The Darul Amaan Trust (the “Employer”) engaged AM Construction Ltd (the “Contractor”) to construct a mosque in Colliers Wood, London.
The contract (which was a construction contract under the Housing Grants, Construction and Regeneration Act 1996 (the “Construction Act”)) provided for monthly payment applications by the Contractor. If the Contractor failed to make an application, and the Employer did not issue a payment notice within the relevant timeframe, the Contractor was entitled to issue a default payment notice. In March and July 2020, the Contractor issued two default payment notices (with a revised July notice purporting to replace an invalid March notice), neither of which were met with a pay less notice by the Employer.
Following a successful true value adjudication for the value of the Contractor’s works by the Employer (the “Adjudication”), the Contractor commenced proceedings to obtain a declaration that the adjudicator’s decision was unenforceable for lack of jurisdiction.
The question as to when an employer may commence a true value adjudication did not form part of Mr Roger ter Haar KC’s substantive judgement, which turned upon the proper order of steps to commence an adjudication.
Mr Roger ter Haar KC commented in passing (i.e. obiter) however upon familiar principles of payment disputes:
- Whether an employer may commence a true value adjudication when a sum is due to a contractor under s111 of the Construction Act; and
- Whether you can serve a second, revised payment notice to replace an original payment notice.
Commencing an Adjudication when a Payment is Due under s111 of the Construction Act
It is a well established principle that an employer may not commence a true value adjudication when a sum is due to a contractor under s111 of the Construction Act as a result of an adjudicator’s decision, and remains outstanding (S&T (UK) Ltd v Grove Developments Ltd; Bexheat Ltd v Essex Services Group Ltd).
Expanding on this, Mr Roger ter Haar KC’s commented that even if the adjudicator in the Adjudication had had jurisdiction to hear the dispute, the Employer was not entitled to commence a true value adjudication because the failure to make payment following the Contractor’s July 2020 default payment notice amounted to a failure to make payment for a sum that had fallen due under s111 of the Construction Act.

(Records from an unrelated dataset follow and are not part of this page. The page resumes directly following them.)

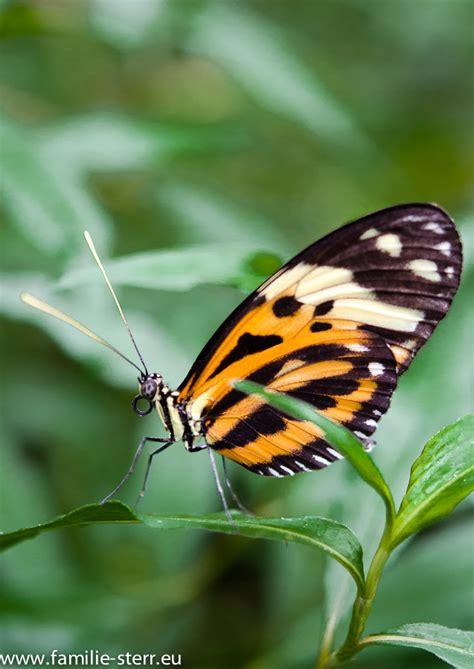 Botanischer Garten Schmetterlinge öffnungszeiten by Schmetterlingsausstellung Im Botanischen Garten M 252 Nchen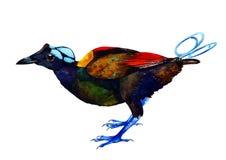 Aquarellparadiesvogel Stockbild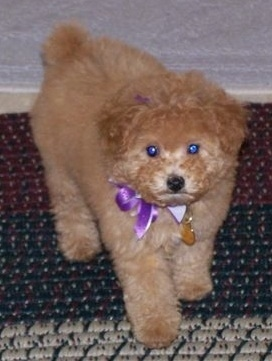 A fluffy little Apricot Toy Poodle puppy standing on a rug, wearing a purple ribbon and it is looking forward.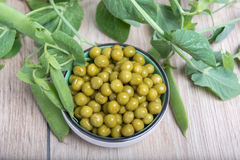 Boiled green peas, pods and branches Royalty Free Stock Photo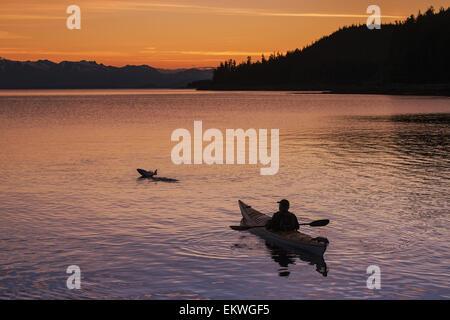 Sea kayaker watches leaping salmon at sunset, Juneau, Southeast Alaska - Stock Photo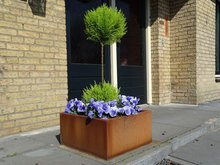 Vierkante cortenstaal plantenbak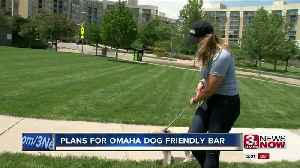 Plans for dog friendly bar in Omaha [Video]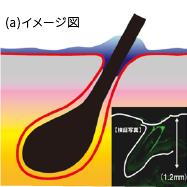(a)イメージ図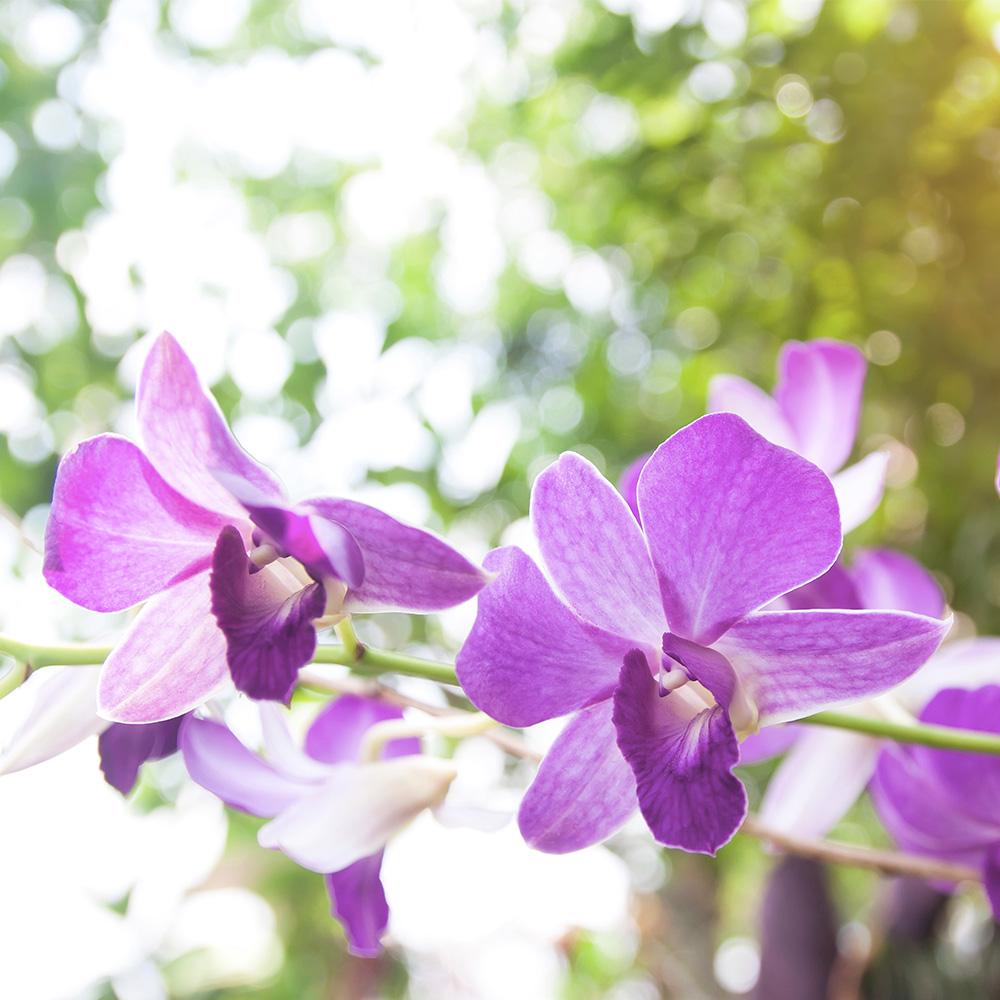 Substrato para Orquídea Mix Pinus Coco Carvão Vida Verde 2L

A strict following of this obiter comment would result in parties to a construction contract being unable to commence a true value adjudication when any sum is due under that contract, with no requirement for the status of that sum to have been confirmed by an adjudicator. This will no doubt be of particular concern to parties where the question of whether such a sum has fallen due is in itself subject to dispute – an employer may find themselves in a situation where it has successfully completed a true value adjudication on the understanding that there are no outstanding payments, only to have a decision set aside at enforcement stage on the grounds that their interpretation of a payment’s status is incorrect.
Had it not been found that the adjudicator in AM Construction Ltd lacked jurisdiction, this may well have been tested because the Employer’s position was that the July 2020 default payment notice was invalid and, accordingly, disputed the sum claimed under it was due.
Serving a Second Payment Default Notice
The Employer’s position regarding the validity of the July 2020 default payment notice reflects a conventional approach to payment notices under a construction contract: once an employer or contractor has served a notice or application relating to payment, a second revised version may not be served simply because an error is identified in the first.
Mr ter Haar KC’s view, however, was that as the March 2020 default payment notice was invalid, the Contractor was entitled to issue the July 2020 payment notice in its place, the only consequence being that payment (to the extent this was dependent upon the date of the notice) was delayed.
Such an argument is dependent upon the provisions of an individual’s contract, and indeed going forward, parties may choose to explicitly include provisions to exclude revisions to notices to minimise the risk of multiple versions being served.
As the industry copes with rising inflation and increasing costs, parties to construction contracts are now, more than ever, seeking cost effective, and quick resolutions to disputes. A rise in adjudications, often heralded as the quickest method of resolving disputes, is a natural consequence of this.
AM Construction Ltd v The Darul Amaan Trust serves as a reminder that, quick and cost effective though they may be, adjudications can have surprising results and there is no substitute for following the terms of the contract.